Security Governance & Advisory
• Provide advisory support on cybersecurity governance and regulatory compliance.
• Assist clients in strengthening security architecture and cyber resilience practices.
• Track emerging cybersecurity threats, vulnerabilities, and regulatory updates.
Technical Requirements
Regulatory & Compliance Knowledge
• Strong understanding of SEBI Cyber Security & Cyber Resilience Framework (CSCRF).
• Experience in conducting CSCRF audits for Stock Brokers or Market Participants.
• Knowledge of BFSI cybersecurity regulatory requirements.
Audit & Governance
• Experience performing IT Audits and Information Security Audits.
• Understanding of ITGC controls and IT governance frameworks.
• Familiarity with risk management frameworks and compliance reporting.
Security Controls Knowledge
• Understanding of security domains such as:
• Identity & Access Management
• Network Security
• Endpoint Security
• Vulnerability Assessment & Patch Management
• Security Monitoring & Incident Response
• Data Security & Encryption
• Backup & Disaster Recovery
•Third-party risk management
Documentation & Compliance
• Drafting Information Security Policies and Procedures
• Preparing audit reports and risk assessment documentation
• Supporting regulatory compliance activities
Desired Qualifications & Certification
• B.E / B. Tech in Computer Science / Information Technology / Cybersecurity
• ISO 27001 Lead Auditor (LA) Certification
Required Skills
• IT Audit & Security Control Testing
• Cybersecurity Maturity Assessment
• Fraud Vulnerability Index (VINFRA)
• Vulnerability Index of Cyber Security Framework (VICS)
• Assessment of Security Policy
• Risk Identification & Mitigation
• Audit Documentation & Reporting
• Vulnerability & Threat Risk Understanding
• Gap Analysis
• Cybersecurity Control Implementation
• Cert-In , compliant Audit report writing.
Communication Skills
• Strong verbal and written communication skills.
• Ability to communicate effectively with technical and non-technical stakeholders.
• Language proficiency:
- English
- Hindi
- Bengali
Behavioral Requirements
• Strong integrity and ethical conduct, especially when handling sensitive security information.

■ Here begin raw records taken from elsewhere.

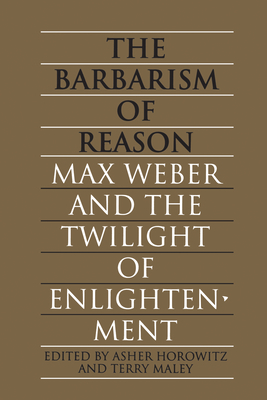 Barbarism of Reason - Horowitz, Asher (Editor), and Maley, Terry (Editor)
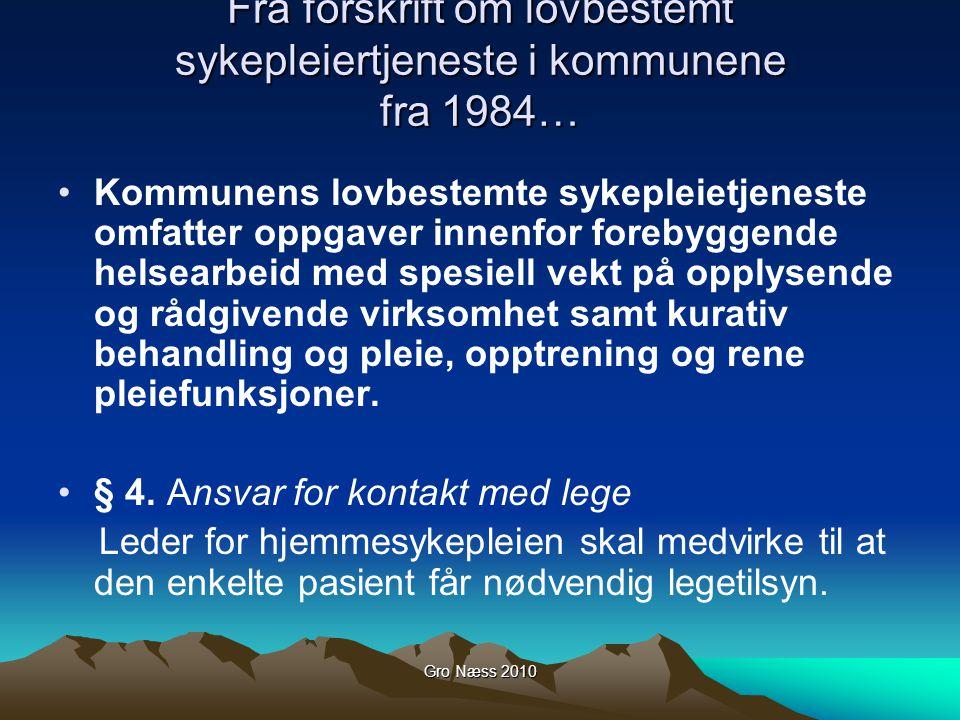 Gro Næss 2010 Fra forskrift om lovbestemt sykepleiertjeneste i kommunene fra 1984… Kommunens lovbestemte sykepleietjeneste omfatter oppgaver innenfor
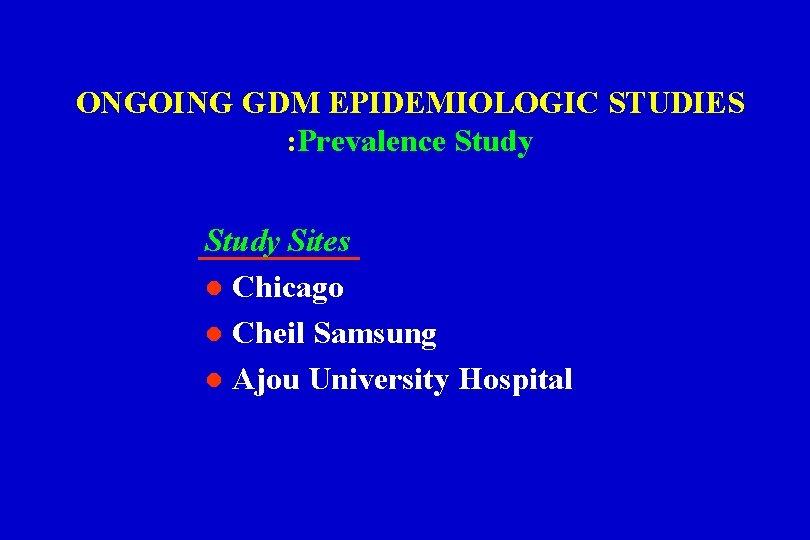 ONGOING GDM EPIDEMIOLOGIC STUDIES : Prevalence Study Sites l Chicago l Cheil Samsung l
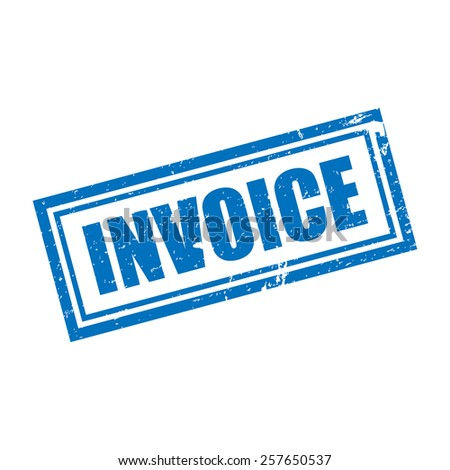 Invoice, Grunge Stamp, Vector illustration - stock vector
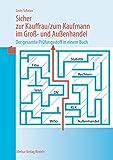 Sicher zur Kauffrau /zum Kaufmann im Gross- und Aussenhandel: Der gesamte Prüfungsstoff in einem Buch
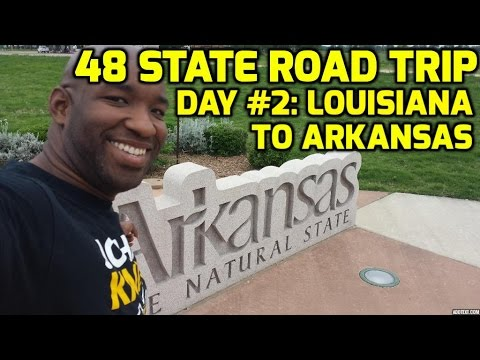 48 State Road Trip Day 2: Louisiana to Mississippi to Arkansas
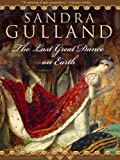 The Last Great Dance on Earth by Sandra Gulland front cover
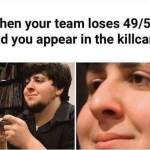 Don't you just hate when you lose a game 39/40 and you appear on kill cam?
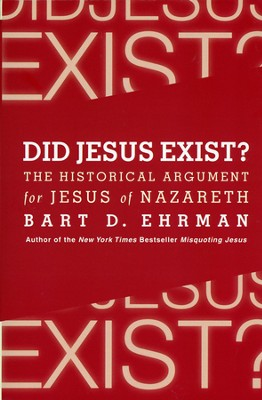 Did Jesus Exist?  -     By: Bart D. Ehrman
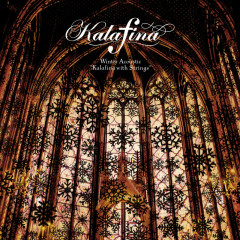 Winter Acoustic 'Kalafina with Strings' - Kalafina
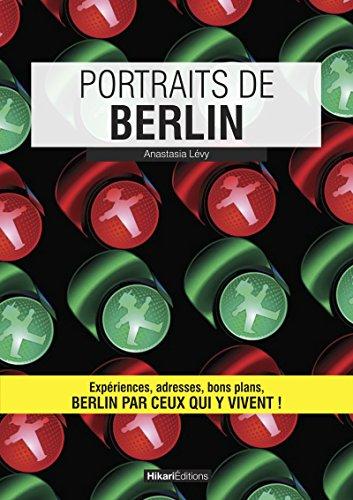 Portraits de Berlin: Berlin par ceux qui y vivent ! (Vivre ma ville)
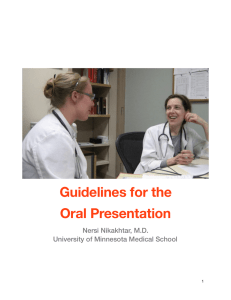 Guidelines for the Oral Presentation Nersi Nikakhtar, M.D. University of Minnesota Medical School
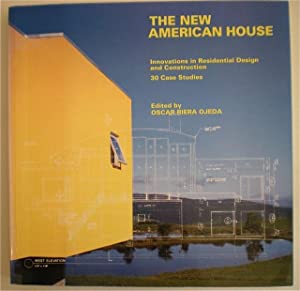 The new American House. Innovations in Residential Design and Construction. 30 Cyase Studies.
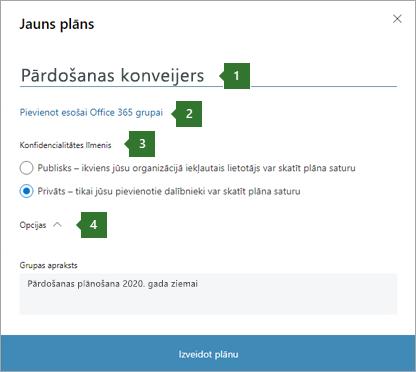 """Plānotāja jaunā plāna ekrānuzņēmums, kurā redzamas remarkas uz 1 name """"pārdošanas konveijers"""", 2 opcija uz """"pievienot esošai Office 365 grupai"""", 3 privātuma opcijas un 4 opciju nolaižamā izvēlne."""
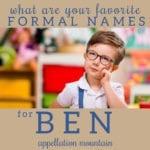formal names for Ben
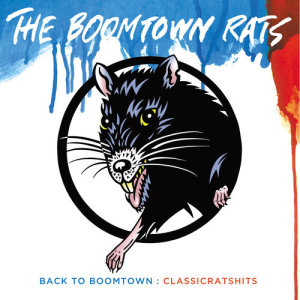 Album Back To Boomtown : Classic Rats Hits from The Boomtown Rats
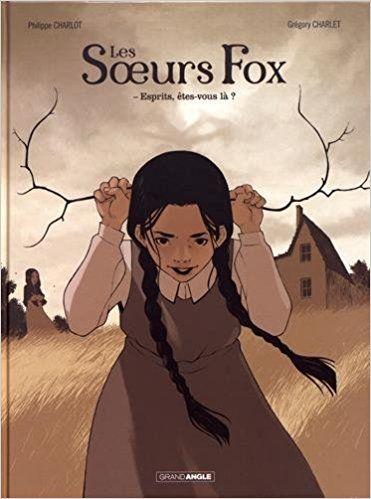 Les Soeurs Fox - volume 1 - Esprits, êtes-vous là ? - Grégory Charlet, Philippe Charlot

• Ability to work in regulated and compliance-driven environments.
• Analytical mindset for identifying risks and security gaps.
• Attention to detail in audit reviews and compliance assessments.
• Ability to manage multiple audits and compliance activities simultaneously.
• Client-centric approach when delivering advisory and audit services.
• Strong team collaboration and knowledge sharing.
• Willingness to continuously learn regulatory updates and cybersecurity practices.
• Ability to work under strict timelines and audit schedules.